What you are asked to do —
Without including any pictures, copy every line below exactly.

Exercise materials —
----------------

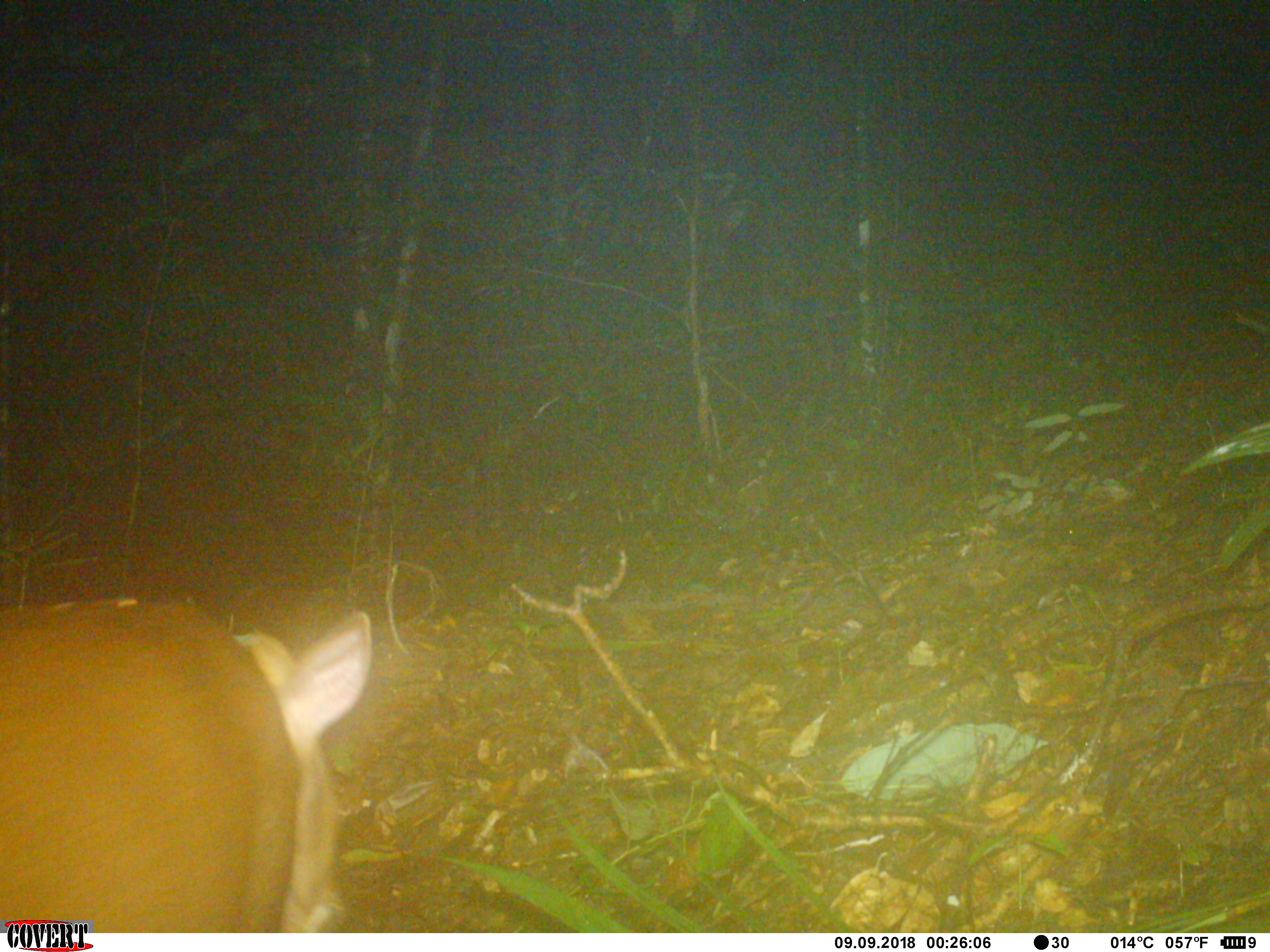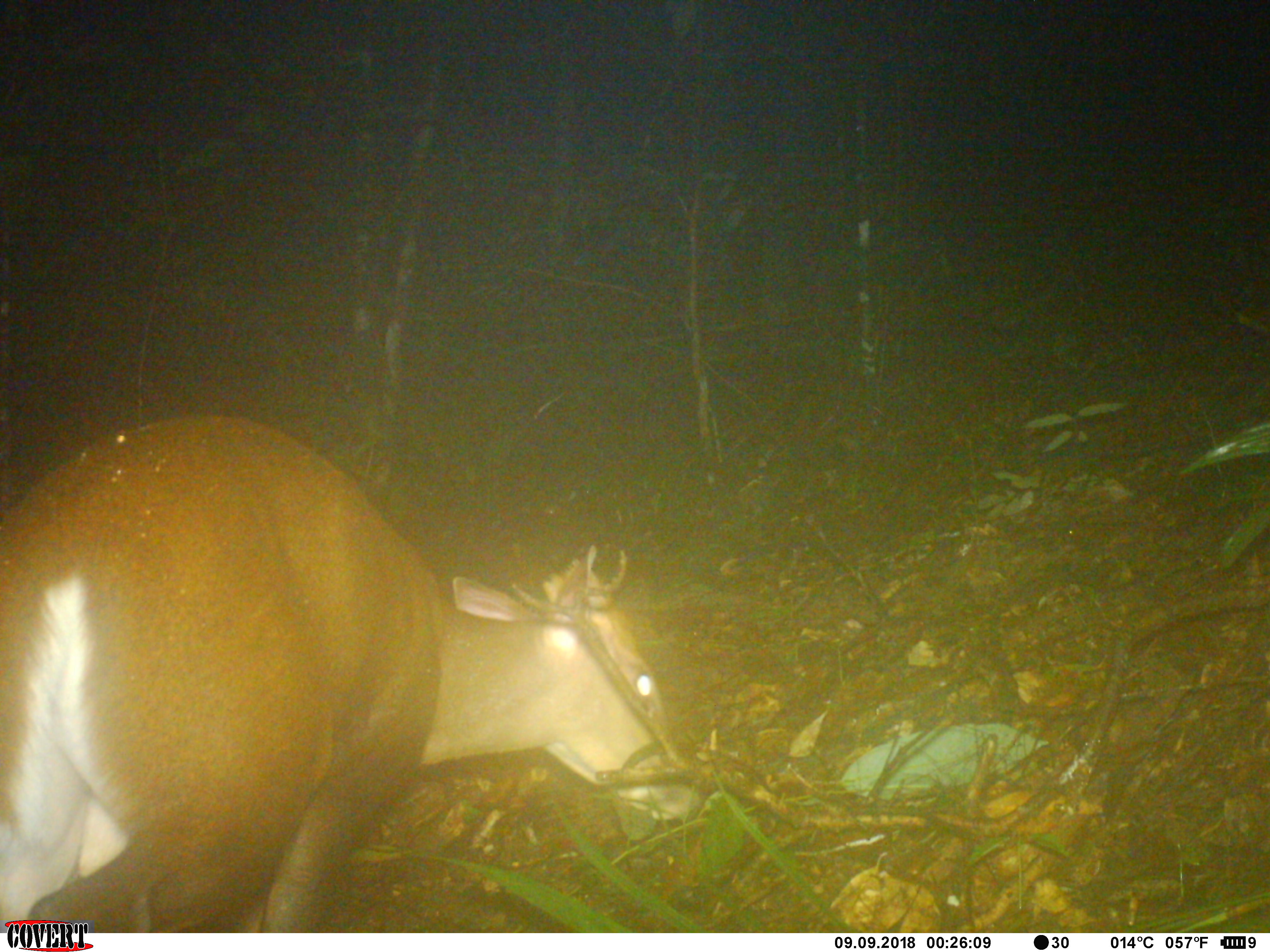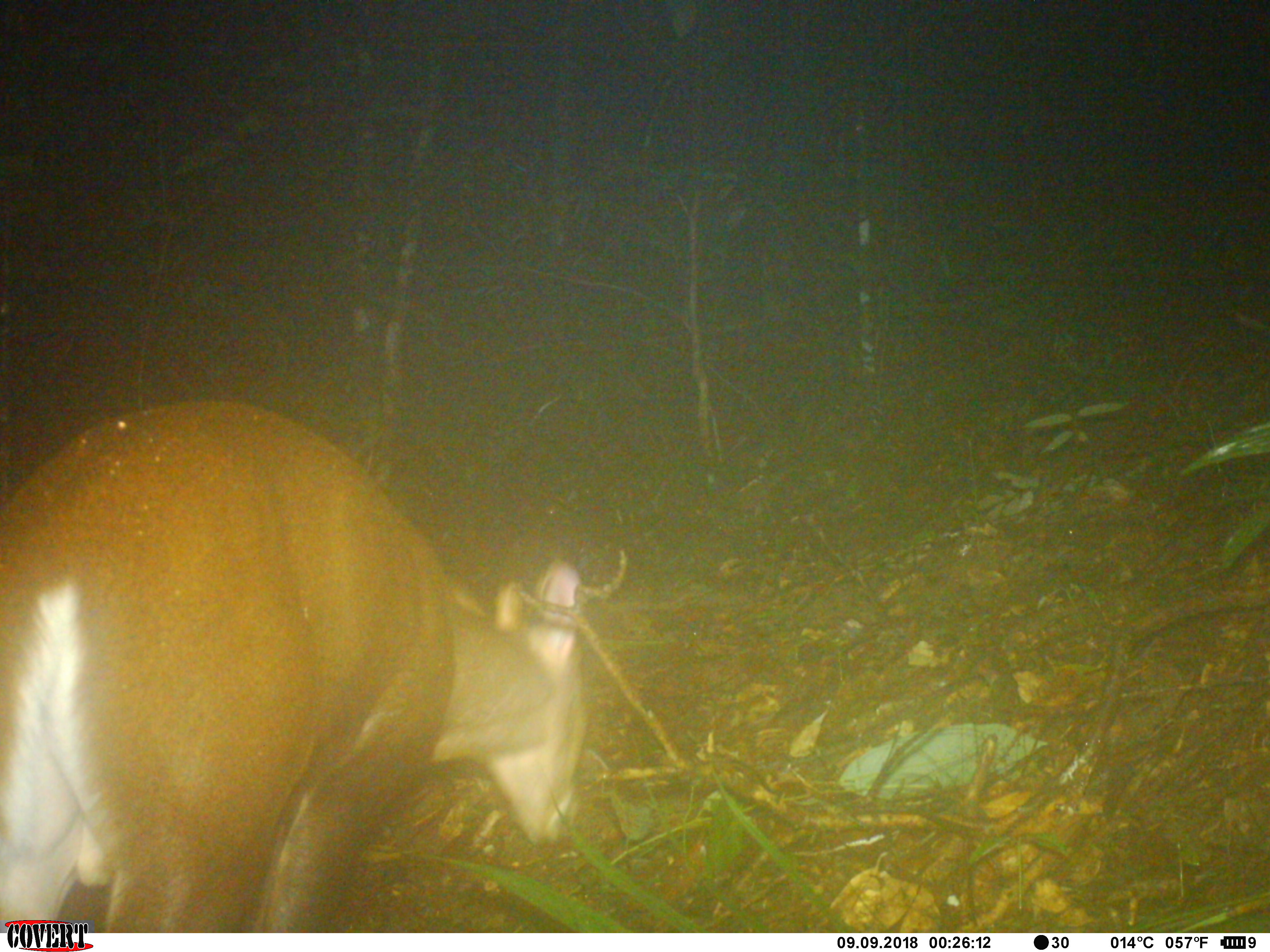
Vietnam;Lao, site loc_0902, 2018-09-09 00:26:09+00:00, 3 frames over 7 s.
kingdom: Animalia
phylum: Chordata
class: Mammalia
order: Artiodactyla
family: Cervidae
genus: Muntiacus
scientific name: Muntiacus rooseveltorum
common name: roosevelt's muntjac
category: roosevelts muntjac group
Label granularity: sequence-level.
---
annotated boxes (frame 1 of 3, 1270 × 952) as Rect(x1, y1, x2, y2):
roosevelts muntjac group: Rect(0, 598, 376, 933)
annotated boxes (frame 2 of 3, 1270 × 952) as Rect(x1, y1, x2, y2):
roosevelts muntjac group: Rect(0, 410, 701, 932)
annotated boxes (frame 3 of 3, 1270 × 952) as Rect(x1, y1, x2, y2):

----------------

Response box —
Vietnam;Lao, site loc_0902, 2018-09-09 00:26:09+00:00, 3 frames over 7 s.
kingdom: Animalia
phylum: Chordata
class: Mammalia
order: Artiodactyla
family: Cervidae
genus: Muntiacus
scientific name: Muntiacus rooseveltorum
common name: roosevelt's muntjac
category: roosevelts muntjac group
Label granularity: sequence-level.
---
annotated boxes (frame 1 of 3, 1270 × 952) as Rect(x1, y1, x2, y2):
roosevelts muntjac group: Rect(0, 598, 376, 933)
annotated boxes (frame 2 of 3, 1270 × 952) as Rect(x1, y1, x2, y2):
roosevelts muntjac group: Rect(0, 410, 701, 932)
annotated boxes (frame 3 of 3, 1270 × 952) as Rect(x1, y1, x2, y2):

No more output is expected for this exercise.